Work request A: In the malaria survivor article, at what age did Dawit Woldu run away from home?
Work request B: Edit the malaria survivor article from "Malaria survivor strives" up to and including "it would bring.", and put "constant" in place of "anchor".
Work request C: Pick up the article about the malaria survivor from the point where it stops and carry it on.

====== Extracted text

Malaria survivor strives to help others
Growing up in the African country of Eritrea, plagued by more than 30 years of war, made chaos a driving force in Dawit Woldu’s life.
His only anchor: His commitment to an education and the better life it would bring.
“I always wanted to go to school because I didn’t like the life that people were experiencing every day,” he said. “The only thing I knew was war, and my parents were telling me that at 4 years old, I was telling them that I wanted to go to school.”
Desperate to escape his parents’ poverty, he ran away at age 8 and lived in a military camp while attending public school. Later the camp was attacked. He escaped with only his books. At 14, Woldu contracted malaria during a trip to take a national high school entrance exam held in a city with a large number of infections.
“I was very sick. My fever was high. I couldn’t eat and there wasn’t enough medication,” he said. “A couple of my friends died. Luckily, I survived it.”

============
====== Information shown

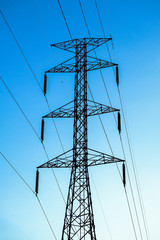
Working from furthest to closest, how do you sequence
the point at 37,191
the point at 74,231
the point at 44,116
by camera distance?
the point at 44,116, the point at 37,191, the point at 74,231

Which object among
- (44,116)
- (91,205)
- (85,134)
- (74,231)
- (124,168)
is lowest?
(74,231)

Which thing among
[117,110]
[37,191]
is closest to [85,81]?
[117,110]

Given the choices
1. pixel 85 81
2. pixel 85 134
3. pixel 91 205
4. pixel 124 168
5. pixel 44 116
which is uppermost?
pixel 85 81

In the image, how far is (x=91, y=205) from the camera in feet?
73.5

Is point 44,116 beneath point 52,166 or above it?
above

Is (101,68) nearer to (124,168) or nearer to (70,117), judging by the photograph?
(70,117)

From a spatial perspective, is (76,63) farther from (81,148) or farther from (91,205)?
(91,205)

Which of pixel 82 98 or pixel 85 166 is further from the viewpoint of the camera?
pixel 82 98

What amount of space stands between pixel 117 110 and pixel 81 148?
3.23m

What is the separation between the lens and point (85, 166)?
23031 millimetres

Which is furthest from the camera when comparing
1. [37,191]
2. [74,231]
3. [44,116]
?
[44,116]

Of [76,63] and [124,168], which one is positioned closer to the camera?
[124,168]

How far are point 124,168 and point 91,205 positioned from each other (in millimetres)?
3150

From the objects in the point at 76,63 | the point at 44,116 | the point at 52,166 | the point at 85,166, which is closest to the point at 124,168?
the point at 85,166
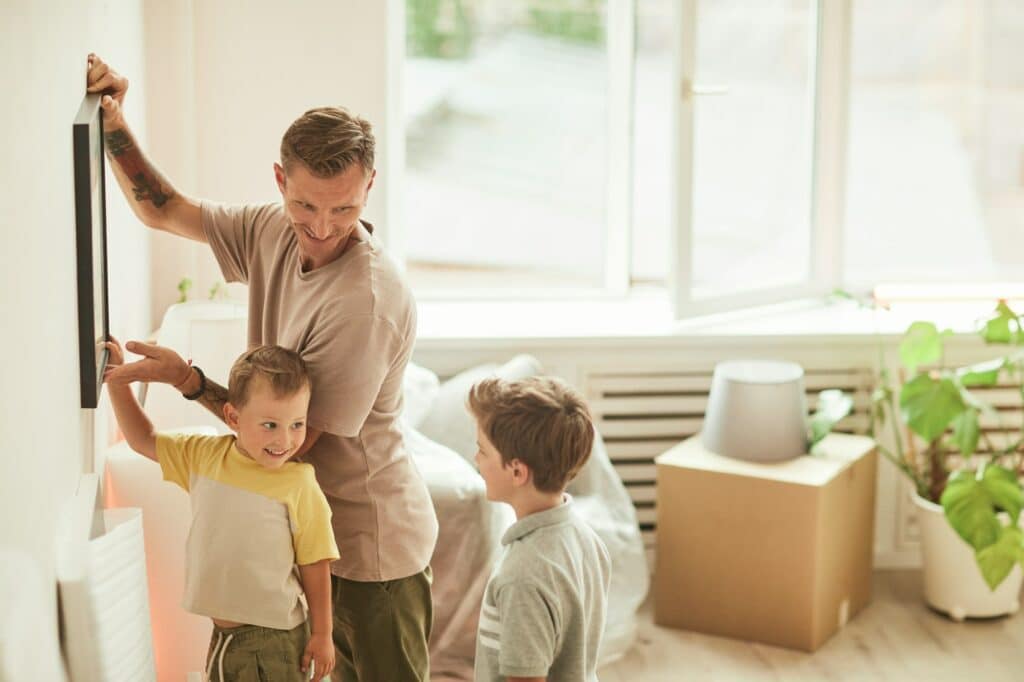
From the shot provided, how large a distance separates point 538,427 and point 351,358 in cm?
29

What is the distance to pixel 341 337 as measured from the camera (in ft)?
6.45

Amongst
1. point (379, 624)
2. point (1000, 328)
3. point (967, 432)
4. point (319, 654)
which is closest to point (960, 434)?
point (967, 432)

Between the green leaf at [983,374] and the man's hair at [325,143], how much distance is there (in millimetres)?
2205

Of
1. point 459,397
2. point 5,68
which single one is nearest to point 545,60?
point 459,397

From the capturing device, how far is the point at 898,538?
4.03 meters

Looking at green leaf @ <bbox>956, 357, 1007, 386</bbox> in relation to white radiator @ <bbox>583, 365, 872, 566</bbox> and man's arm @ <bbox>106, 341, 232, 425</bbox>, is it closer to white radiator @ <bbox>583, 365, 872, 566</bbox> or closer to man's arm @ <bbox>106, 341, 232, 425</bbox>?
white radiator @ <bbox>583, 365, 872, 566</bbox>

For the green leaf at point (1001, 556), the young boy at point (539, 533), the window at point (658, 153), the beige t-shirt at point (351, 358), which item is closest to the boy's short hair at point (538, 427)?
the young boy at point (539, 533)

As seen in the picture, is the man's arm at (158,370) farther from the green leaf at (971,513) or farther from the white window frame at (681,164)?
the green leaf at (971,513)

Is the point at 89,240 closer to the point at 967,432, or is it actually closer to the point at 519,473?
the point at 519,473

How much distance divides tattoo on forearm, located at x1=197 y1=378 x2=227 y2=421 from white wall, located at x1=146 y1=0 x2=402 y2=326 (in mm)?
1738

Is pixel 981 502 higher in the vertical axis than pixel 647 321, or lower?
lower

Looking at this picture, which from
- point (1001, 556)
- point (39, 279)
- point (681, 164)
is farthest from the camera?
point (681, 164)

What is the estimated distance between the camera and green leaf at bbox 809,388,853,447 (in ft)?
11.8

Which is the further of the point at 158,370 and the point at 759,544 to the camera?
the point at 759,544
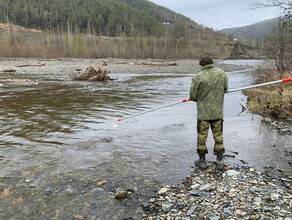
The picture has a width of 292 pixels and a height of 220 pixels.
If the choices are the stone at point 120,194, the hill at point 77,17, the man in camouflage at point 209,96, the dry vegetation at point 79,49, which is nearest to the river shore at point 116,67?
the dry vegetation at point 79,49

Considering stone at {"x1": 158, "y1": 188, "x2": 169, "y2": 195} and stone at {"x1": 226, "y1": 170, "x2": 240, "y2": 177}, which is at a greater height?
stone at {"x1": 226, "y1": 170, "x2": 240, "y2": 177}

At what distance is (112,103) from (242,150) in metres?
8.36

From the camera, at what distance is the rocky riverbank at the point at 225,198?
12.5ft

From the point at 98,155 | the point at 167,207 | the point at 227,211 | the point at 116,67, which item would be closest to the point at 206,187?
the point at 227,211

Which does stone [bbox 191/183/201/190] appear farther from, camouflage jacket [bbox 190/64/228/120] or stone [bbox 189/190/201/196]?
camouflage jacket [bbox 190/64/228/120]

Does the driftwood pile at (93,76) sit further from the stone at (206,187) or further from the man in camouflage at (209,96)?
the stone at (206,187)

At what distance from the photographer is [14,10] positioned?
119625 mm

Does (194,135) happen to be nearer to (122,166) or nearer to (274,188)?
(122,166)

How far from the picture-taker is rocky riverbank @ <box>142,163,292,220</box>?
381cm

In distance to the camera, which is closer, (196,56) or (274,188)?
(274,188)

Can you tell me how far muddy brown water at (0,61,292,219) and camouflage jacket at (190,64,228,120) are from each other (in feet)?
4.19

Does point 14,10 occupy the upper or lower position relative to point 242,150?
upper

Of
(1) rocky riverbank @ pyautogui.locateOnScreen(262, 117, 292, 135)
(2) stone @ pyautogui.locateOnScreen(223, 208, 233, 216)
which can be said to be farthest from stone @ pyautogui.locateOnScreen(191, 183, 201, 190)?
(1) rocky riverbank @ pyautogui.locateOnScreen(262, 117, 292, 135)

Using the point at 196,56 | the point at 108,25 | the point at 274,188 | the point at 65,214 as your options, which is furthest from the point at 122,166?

============

Response box A: He ran away at age 8.

Response box B:
Malaria survivor strives to help others
Growing up in the African country of Eritrea, plagued by more than 30 years of war, made chaos a driving force in Dawit Woldu’s life.
His only constant: His commitment to an education and the better life it would bring.

Response box C:
Woldu’s high school years were a series of ups and downs. His mother died of cancer and his brothers left to join the army. He struggled with poverty and feared for his family’s safety. Yet he maintained straight As.
“I had lost everything. I lost my mom, and I didn’t know where my brothers were, but I never gave up.”
Because of his academic excellence, Woldu was accepted into the University of Asmara in Eritrea. The country’s sole university, it admits only about 450 students each year, less than 5 percent of country’s high school population.
After graduating and working as a teaching assistant for three years, he received a fellowship to attend the University of Florida.
“I was very happy to be here,” he said. “That’s what I’ve been working for my whole life.”